Erklärtes Ziel 1.
Gib aus dem Text über die Jareker Kirche den Abschnitt von „In den ersten“ bis einschließlich „darüber erhalten sind.“ wortgetreu wieder.
Erklärtes Ziel 2.
Wer wurde laut dem Text über die Jareker Kirche im Jahr 1890 als Pfarrer eingesetzt?

Seite.
Die Geschichte der Kirche

Die Geschichte der  Jareker  Kirche


von  Inge Morgenthaler  (geb. Schmidt)

Quelle: Batschki Jarak- Jarek. J. Schmidt et al, Werbas 1937 (S. 105 ff)

In den ersten Jahren nach der Ansiedlung hatte Jarek weder eine Kirche, noch einen Pfarrer. Im Jahr 1890 wurde Pfarrer Johann Gets als Pfarrer eingesetzt. Er starb leider schon 6 Jahre später.

Das erste Gotteshaus Pfarrer in der Gemeinde Jarek wurde von der Kameral Behörde im Jahr 1791errichtet und unterschied sich in keiner Weise von den übrigen Häusern im Ort. Es bestand aus luftgetrockneten Ziegeln und war10 Klafter lang und 3,5 Klafter breit. Es stand da, wo später der Kirchhof war, an der Kreuzung von Hauptgasse und Kreuzgasse. Ein einfacher Glockenstuhl mit der Josefsglocke, einem Geschenk von Kaiser Josef II.  wurde daneben erbaut. Man kann annehmen, dass auch die anderen Kirchengeräte Geschenke der Kameralbehörde waren, obwohl keine Unterlagen darüber erhalten sind.

Gesammelte Daten.
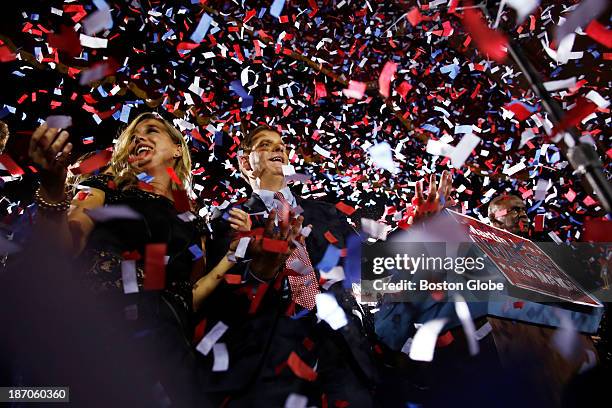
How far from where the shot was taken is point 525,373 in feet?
5.98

Vollständige Antwort 1.
In den ersten Jahren nach der Ansiedlung hatte Jarek weder eine Kirche, noch einen Pfarrer. Im Jahr 1890 wurde Pfarrer Johann Gets als Pfarrer eingesetzt. Er starb leider schon 6 Jahre später.

Das erste Gotteshaus Pfarrer in der Gemeinde Jarek wurde von der Kameral Behörde im Jahr 1791errichtet und unterschied sich in keiner Weise von den übrigen Häusern im Ort. Es bestand aus luftgetrockneten Ziegeln und war10 Klafter lang und 3,5 Klafter breit. Es stand da, wo später der Kirchhof war, an der Kreuzung von Hauptgasse und Kreuzgasse. Ein einfacher Glockenstuhl mit der Josefsglocke, einem Geschenk von Kaiser Josef II.  wurde daneben erbaut. Man kann annehmen, dass auch die anderen Kirchengeräte Geschenke der Kameralbehörde waren, obwohl keine Unterlagen darüber erhalten sind.

Vollständige Antwort 2.
Johann Gets.